### [PROMPT 1]
Using the piece about Gilman Street, can you answer these?
(a) Which radio station did the writer tune into, and where was it based?
(b) Whose policies did the writer hate?
(c) In which city did the writer attend a first punk show?
### [PROMPT 2]
Could you extend the piece about Gilman Street, picking up right after its final sentence?

----- EXCERPT TO READ

About Gilman Street
In 1986, during the last months of my miserable high school career, out in the bleakest, blandest, suburban town where I lived, I tuned my radio into KPFA, a radical leftist radio station out of Berkeley, California. I discovered a weeknight show blasting angry, cathartic punk rock music, penetrating even into the dense cultural wasteland that was my California suburban housing development.
My hatred of Ronald Reagan and his nuclear-weaponized policies had condensed, sharpened and coiled, to the point where I needed something like punk rock to express and expel all my rage about what was wrong in his religious right wing world.
And so I kept tuning in, one night a week, and eventually got brave and went to a punk show in San Francisco, and then another and another. I cut my hair short and my clothes went from hippy to rippy. Sandals to high tops. Peace sign to fuck you.

----------
----- DATASET SECTION

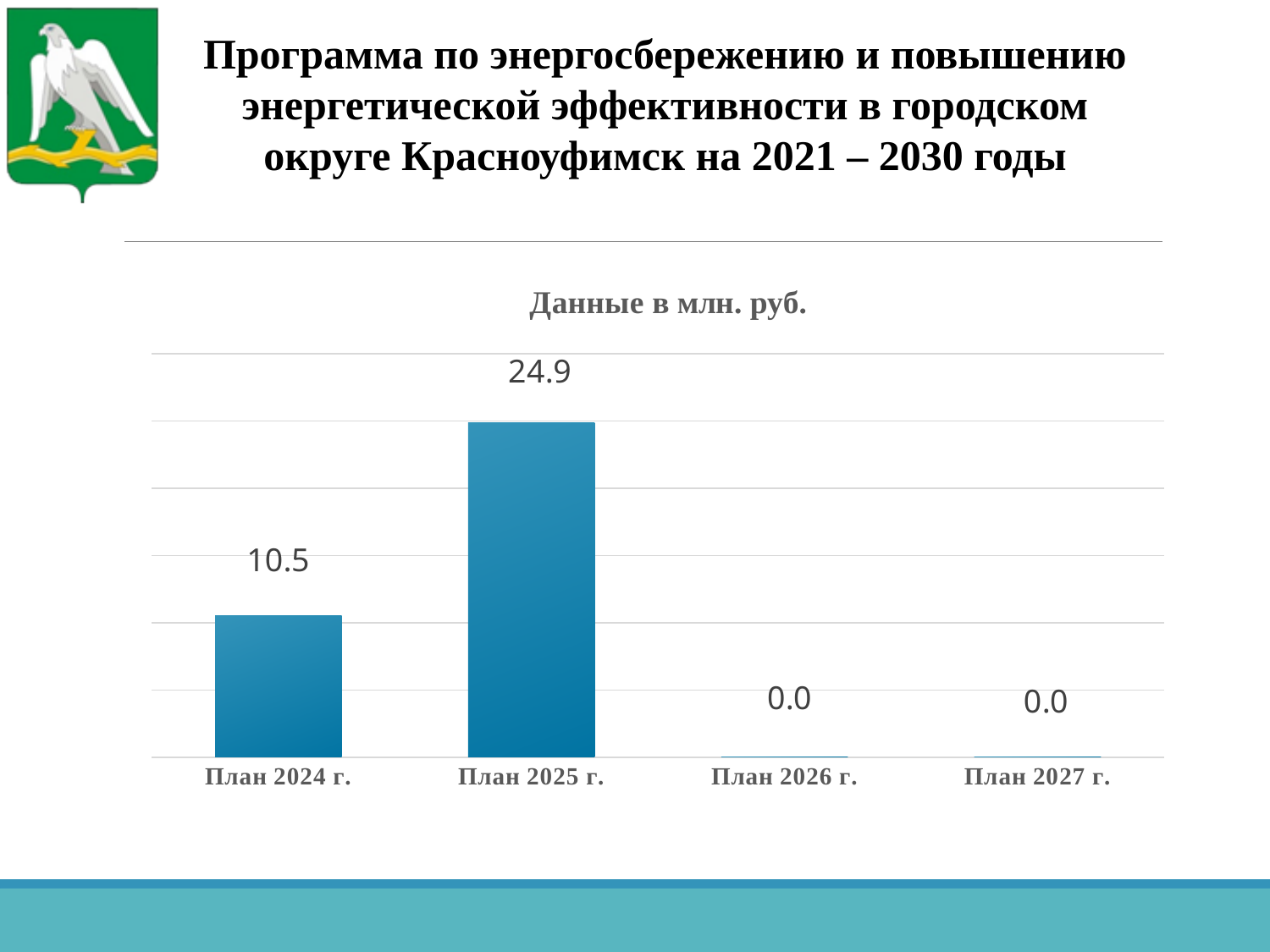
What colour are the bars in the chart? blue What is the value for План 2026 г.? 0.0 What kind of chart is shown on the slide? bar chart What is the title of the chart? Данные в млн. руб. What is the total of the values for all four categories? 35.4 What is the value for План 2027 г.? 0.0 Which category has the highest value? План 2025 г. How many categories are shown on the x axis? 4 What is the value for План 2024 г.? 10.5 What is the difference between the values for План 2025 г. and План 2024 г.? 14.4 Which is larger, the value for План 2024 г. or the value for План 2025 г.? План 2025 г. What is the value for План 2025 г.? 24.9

----------

### [RESPONSE BOX 1]
(a) KPFA, based in Berkeley, California.
(b) Ronald Reagan's.
(c) San Francisco.

### [RESPONSE BOX 2]
The people who ran the radio show were looking for a place to build a community center for punks of all ages to see bands and hang out, and they asked listeners to get involved. A place was found in Berkeley on an industrial road near the freeway and on weekends I would ride my bike to BART, the regional train system, take the train to Berkeley and then ride down to the empty warehouse on Gilman Street where dozens of punks were gathering.
We built a stage - and though I hadn’t much experience using tools, I hammered quite a few nails into that stage and have always felt a lot of pride knowing I helped to build it. We set up committees - one for people who wanted to start a store for refreshments, records and t-shirts, one for people who wanted to set up the admin and membership system, one for the people interested in the sound system, the security and so on.
I joined the Mind Fuck Committee. We were the absurdists who vowed to create strange happenings and surprise events. It was all very fun to plan and laugh about what we might do, but in the end it wasn’t needed because the people who came to the shows created their own mind fuck events and absurdist situations.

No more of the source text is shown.